The film “40 Years of Silence” has particular relevance to the U.S. today. President Barack Obama spent four years of his childhood in Jakarta immediately following the events of 1965 in Indonesia. The tragedy of the mass killings under the Suharto regime continued to dominate the social and political climate of Indonesia for decades to come. 

In 1967, six-year-old Barack Obama moved to Jakarta with his mother and stepfather, a native Indonesian who had been studying in the U.S. At the behest of the Suharto regime, all Indonesians studying abroad were required to return to Indonesia without explanation. At this time, the political climate of Indonesia was one of fear and loss; the Indonesian military, led by General Suharto, had systematically killed between 500,000 to 1,000,000 suspected communist sympathizers.  The violence of General Suharto’s regime remained within the vivid memories of Indonesians whose families had been torn apart, although the killings were not openly discussed. 

In his book Dreams from my Father, Obama writes that "...we had arrived in Djakarta less than a year after one of the more brutal and swift campaigns of suppression in modern times.

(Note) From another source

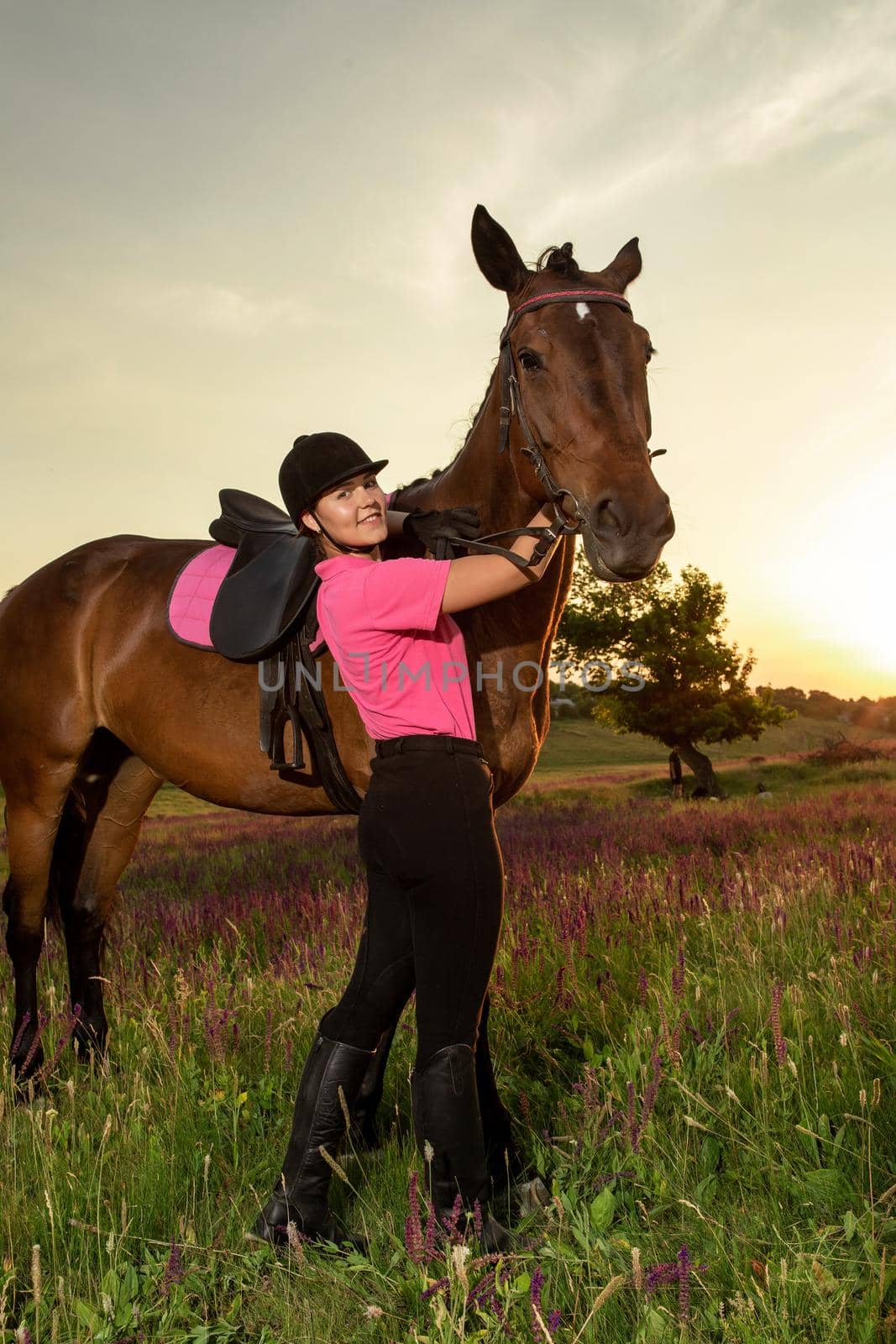 Beautiful young girl smile at her horse dressing uniform competition: outdoors portrait on sunset. Taking care of animals, love and friendship concept.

The idea frightened [my mother], the notion that history could be swallowed up so completely, the same way the rich and loamy earth could soak up the rivers of blood that had once coursed through the streets; the way people could continue about their business beneath giant posters of the new president as if nothing had happened, a nation busy developing itself"

Obama further writes “I know, I have seen, the desperation and disorder of the powerless: how it twists the lives of children on the streets of Jakarta…” The connection between President Barack Obama and the events of 1965 in Indonesia lends this film a unique relevance for Americans today. The killings under General Suharto were the major political event of Obama's childhood, one that shaped the social, cultural, and political climate of Indonesia during the time that he lived there. It is our hope that the link between Indonesia's tragic history and our current president will help increase awareness about this untold history.